Wovon wir allerdings viel mehr brauchen sind Beiträge für den Frieden, für Freiheit, für Selbstbestimmung, für internationale Annäherung und Gespräche, für mehr internationales Miteinander, für das Recht auf Unversehrtheit der Würde, für sinnvolle Bildungssysteme, für die Achtung des Lebens und der Umwelt, für aktiv gestaltetes Mitgefühl, für die Einhaltung der Gesetze, für ein Zusammenstehen in der gesellschaftlichen Verantwortung als Souverän einer Demokratie und für vieles andere mehr.

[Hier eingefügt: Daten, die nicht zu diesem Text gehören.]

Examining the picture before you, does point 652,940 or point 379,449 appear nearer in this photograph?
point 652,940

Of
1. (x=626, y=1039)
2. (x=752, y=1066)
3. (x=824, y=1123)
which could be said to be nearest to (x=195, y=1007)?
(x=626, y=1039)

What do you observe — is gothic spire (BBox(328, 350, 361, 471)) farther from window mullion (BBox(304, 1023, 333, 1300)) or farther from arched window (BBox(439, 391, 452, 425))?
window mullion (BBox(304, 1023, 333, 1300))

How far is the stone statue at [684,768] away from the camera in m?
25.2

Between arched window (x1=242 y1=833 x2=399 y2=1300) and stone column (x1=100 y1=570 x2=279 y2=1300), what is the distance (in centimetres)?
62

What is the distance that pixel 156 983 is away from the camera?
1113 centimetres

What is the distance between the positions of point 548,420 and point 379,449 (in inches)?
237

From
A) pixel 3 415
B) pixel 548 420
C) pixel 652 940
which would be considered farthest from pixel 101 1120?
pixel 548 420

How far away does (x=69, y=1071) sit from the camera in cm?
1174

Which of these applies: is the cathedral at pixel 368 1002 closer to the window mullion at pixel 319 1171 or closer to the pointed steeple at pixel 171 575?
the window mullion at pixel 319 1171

Es gibt doch wahrlich genug zu tun. Gegnerschaften allerdings haben nichts in der aktiven offenen Meinungsäußerung zu suchen. Sie sind zu hinterhältig, zu machtbesessen und gewalttätig, als das man sie zulassen dürfte. Gegnerschaften spalten nur. Für die oben genannten Für-Beispiele zu sein kann eigentlich gar keine wirklichen Widersprüche hervorrufen. Alle werden dafür sein. Weil die Werte, die hier eingefordert würden, nahezu selbstverständlich sind. Und dann hätte ein Protest auch Erfolg, brächte viele Menschen auf die Straße, es gäbe keine Gegendemos und schlüge nicht immer wieder, wie oft zu sehen ist, gegen die Demonstrierenden selbst zurück. Das sollte jeder, der einigermaßen klar in die Nachrichten-Welt hinausschaut und damit umfassend informiert ist, eigentlich längst verstanden haben.